■ **What this exercise asks**:
1 > Output the passage on a future state verbatim, from "The examination of" up to and including "a future state.".
2 > In the passage on a future state, which two matters are declared totally foreign to the subject?

The examination of this subject requires that it should be stript
of all those accessory topics which adhere to it in the common opinion
of men. The existence of a God, and a future state of rewards and
punishments, are totally foreign to the subject. If it be proved
that the world is ruled by a Divine Power, no inference necessarily
can be drawn from that circumstance in favour of a future state.
It has been asserted, indeed, that as goodness and justice are to
be numbered among the attributes of the Deity, He will undoubtedly
compensate the virtuous who suffer during life, and that He will
make every sensitive being who does not deserve punishment, happy
for ever. But this view of the subject, which it would be tedious
as well as superfluous to develop and expose, satisfies no person,
and cuts the knot which we now seek to untie. Moreover, should it
be proved, on the other hand, that the mysterious principle which
regulates the proceedings of the universe, is neither intelligent
nor sensitive, yet it is not an inconsistency to suppose at the
same time, that the animating power survives the body which it
has animated, by laws as independent of any supernatural agent as
those through which it first became united with it. Nor, if a future
state be clearly proved, does it follow that it will be a state of
punishment or reward.

■ **Provided material**:
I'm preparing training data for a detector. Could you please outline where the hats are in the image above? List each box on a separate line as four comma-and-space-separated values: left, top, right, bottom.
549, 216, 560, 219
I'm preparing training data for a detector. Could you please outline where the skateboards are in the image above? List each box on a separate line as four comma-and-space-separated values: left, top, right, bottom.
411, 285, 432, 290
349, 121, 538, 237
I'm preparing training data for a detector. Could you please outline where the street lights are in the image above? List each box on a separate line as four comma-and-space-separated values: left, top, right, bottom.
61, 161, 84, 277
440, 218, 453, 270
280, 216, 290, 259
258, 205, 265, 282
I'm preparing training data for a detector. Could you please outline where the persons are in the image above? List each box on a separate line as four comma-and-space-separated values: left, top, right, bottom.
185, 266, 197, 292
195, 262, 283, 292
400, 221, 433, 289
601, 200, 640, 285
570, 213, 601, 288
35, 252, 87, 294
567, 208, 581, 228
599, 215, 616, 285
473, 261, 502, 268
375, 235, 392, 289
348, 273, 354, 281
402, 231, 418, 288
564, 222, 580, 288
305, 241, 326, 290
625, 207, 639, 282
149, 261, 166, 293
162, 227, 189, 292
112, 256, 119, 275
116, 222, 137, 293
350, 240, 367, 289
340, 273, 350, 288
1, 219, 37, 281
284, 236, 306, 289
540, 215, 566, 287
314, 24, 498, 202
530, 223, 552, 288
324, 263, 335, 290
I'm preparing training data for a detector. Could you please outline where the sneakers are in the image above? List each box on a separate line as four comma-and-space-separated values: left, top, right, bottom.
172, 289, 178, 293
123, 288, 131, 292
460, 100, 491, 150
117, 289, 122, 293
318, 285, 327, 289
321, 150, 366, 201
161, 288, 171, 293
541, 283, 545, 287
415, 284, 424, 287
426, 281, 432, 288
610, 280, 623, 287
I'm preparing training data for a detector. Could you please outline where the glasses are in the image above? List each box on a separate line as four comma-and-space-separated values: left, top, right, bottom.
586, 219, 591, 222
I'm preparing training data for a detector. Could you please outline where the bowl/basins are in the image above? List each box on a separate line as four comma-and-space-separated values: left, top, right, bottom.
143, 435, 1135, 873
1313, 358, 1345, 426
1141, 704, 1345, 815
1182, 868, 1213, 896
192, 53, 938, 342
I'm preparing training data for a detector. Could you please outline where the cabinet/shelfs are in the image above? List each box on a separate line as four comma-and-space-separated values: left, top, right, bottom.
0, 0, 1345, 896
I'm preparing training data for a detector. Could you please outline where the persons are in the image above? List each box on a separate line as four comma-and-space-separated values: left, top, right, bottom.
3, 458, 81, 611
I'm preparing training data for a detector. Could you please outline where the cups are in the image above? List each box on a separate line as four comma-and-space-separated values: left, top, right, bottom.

■ **Responses for each task**:
1 >
The examination of this subject requires that it should be stript
of all those accessory topics which adhere to it in the common opinion
of men. The existence of a God, and a future state of rewards and
punishments, are totally foreign to the subject. If it be proved
that the world is ruled by a Divine Power, no inference necessarily
can be drawn from that circumstance in favour of a future state.

2 > The existence of a God, and a future state of rewards and punishments.